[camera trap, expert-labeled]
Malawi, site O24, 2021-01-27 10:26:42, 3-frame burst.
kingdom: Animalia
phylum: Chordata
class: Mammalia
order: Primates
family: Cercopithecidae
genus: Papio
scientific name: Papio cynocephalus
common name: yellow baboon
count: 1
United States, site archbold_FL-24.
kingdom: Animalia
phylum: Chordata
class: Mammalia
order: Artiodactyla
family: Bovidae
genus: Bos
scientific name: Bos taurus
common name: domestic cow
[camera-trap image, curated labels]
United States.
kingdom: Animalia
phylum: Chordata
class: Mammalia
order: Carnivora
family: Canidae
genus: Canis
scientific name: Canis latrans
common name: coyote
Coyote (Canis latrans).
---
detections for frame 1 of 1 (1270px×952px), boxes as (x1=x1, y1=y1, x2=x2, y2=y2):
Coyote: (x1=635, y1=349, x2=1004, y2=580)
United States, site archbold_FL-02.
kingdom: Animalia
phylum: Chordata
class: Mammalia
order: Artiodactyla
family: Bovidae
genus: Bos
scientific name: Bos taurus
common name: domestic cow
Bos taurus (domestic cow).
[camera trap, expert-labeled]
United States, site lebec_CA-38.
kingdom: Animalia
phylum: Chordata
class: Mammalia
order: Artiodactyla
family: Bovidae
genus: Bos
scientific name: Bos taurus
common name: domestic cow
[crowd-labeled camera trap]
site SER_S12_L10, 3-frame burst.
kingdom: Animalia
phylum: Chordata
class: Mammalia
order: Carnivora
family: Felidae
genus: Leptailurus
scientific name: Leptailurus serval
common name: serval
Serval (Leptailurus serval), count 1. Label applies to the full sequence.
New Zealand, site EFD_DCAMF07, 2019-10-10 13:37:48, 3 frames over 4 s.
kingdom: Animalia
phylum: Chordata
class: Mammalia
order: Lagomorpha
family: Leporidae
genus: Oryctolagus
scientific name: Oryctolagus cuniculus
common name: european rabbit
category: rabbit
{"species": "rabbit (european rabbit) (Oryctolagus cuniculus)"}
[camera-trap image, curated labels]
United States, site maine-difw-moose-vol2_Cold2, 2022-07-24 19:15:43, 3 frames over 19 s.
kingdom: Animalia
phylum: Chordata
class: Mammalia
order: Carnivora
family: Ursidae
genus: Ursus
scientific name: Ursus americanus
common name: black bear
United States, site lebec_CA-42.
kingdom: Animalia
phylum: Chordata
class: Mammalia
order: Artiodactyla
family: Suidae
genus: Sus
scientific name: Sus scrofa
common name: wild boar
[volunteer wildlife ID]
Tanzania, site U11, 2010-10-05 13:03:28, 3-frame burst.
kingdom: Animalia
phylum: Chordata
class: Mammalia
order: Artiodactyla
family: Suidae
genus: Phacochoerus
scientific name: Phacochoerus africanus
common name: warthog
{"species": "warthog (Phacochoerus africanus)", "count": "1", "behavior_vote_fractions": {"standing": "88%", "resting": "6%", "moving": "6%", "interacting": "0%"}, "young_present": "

■ Work order
Each line of the data must be copied exactly as it appears.

■ Completed exercise
[camera trap, expert-labeled]
Malawi, site O24, 2021-01-27 10:26:42, 3-frame burst.
kingdom: Animalia
phylum: Chordata
class: Mammalia
order: Primates
family: Cercopithecidae
genus: Papio
scientific name: Papio cynocephalus
common name: yellow baboon
count: 1
United States, site archbold_FL-24.
kingdom: Animalia
phylum: Chordata
class: Mammalia
order: Artiodactyla
family: Bovidae
genus: Bos
scientific name: Bos taurus
common name: domestic cow
[camera-trap image, curated labels]
United States.
kingdom: Animalia
phylum: Chordata
class: Mammalia
order: Carnivora
family: Canidae
genus: Canis
scientific name: Canis latrans
common name: coyote
Coyote (Canis latrans).
---
detections for frame 1 of 1 (1270px×952px), boxes as (x1=x1, y1=y1, x2=x2, y2=y2):
Coyote: (x1=635, y1=349, x2=1004, y2=580)
United States, site archbold_FL-02.
kingdom: Animalia
phylum: Chordata
class: Mammalia
order: Artiodactyla
family: Bovidae
genus: Bos
scientific name: Bos taurus
common name: domestic cow
Bos taurus (domestic cow).
[camera trap, expert-labeled]
United States, site lebec_CA-38.
kingdom: Animalia
phylum: Chordata
class: Mammalia
order: Artiodactyla
family: Bovidae
genus: Bos
scientific name: Bos taurus
common name: domestic cow
[crowd-labeled camera trap]
site SER_S12_L10, 3-frame burst.
kingdom: Animalia
phylum: Chordata
class: Mammalia
order: Carnivora
family: Felidae
genus: Leptailurus
scientific name: Leptailurus serval
common name: serval
Serval (Leptailurus serval), count 1. Label applies to the full sequence.
New Zealand, site EFD_DCAMF07, 2019-10-10 13:37:48, 3 frames over 4 s.
kingdom: Animalia
phylum: Chordata
class: Mammalia
order: Lagomorpha
family: Leporidae
genus: Oryctolagus
scientific name: Oryctolagus cuniculus
common name: european rabbit
category: rabbit
{"species": "rabbit (european rabbit) (Oryctolagus cuniculus)"}
[camera-trap image, curated labels]
United States, site maine-difw-moose-vol2_Cold2, 2022-07-24 19:15:43, 3 frames over 19 s.
kingdom: Animalia
phylum: Chordata
class: Mammalia
order: Carnivora
family: Ursidae
genus: Ursus
scientific name: Ursus americanus
common name: black bear
United States, site lebec_CA-42.
kingdom: Animalia
phylum: Chordata
class: Mammalia
order: Artiodactyla
family: Suidae
genus: Sus
scientific name: Sus scrofa
common name: wild boar
[volunteer wildlife ID]
Tanzania, site U11, 2010-10-05 13:03:28, 3-frame burst.
kingdom: Animalia
phylum: Chordata
class: Mammalia
order: Artiodactyla
family: Suidae
genus: Phacochoerus
scientific name: Phacochoerus africanus
common name: warthog
{"species": "warthog (Phacochoerus africanus)", "count": "1", "behavior_vote_fractions": {"standing": "88%", "resting": "6%", "moving": "6%", "interacting": "0%"}, "young_present": "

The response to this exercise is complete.